▶ _YOUR GOAL_
Rewrite the lines below, replacing "point" with "location" and leaving all other text unchanged.

▶ _EXTRACTED ENTRIES_
-*-*-

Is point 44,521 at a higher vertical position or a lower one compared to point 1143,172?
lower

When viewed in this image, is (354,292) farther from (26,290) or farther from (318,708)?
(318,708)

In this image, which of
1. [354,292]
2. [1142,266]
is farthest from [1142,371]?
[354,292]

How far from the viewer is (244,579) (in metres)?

-*-*-

▶ _EXERCISE OUTPUT_
Is location 44,521 at a higher vertical position or a lower one compared to location 1143,172?
lower

When viewed in this image, is (354,292) farther from (26,290) or farther from (318,708)?
(318,708)

In this image, which of
1. [354,292]
2. [1142,266]
is farthest from [1142,371]?
[354,292]

How far from the viewer is (244,579) (in metres)?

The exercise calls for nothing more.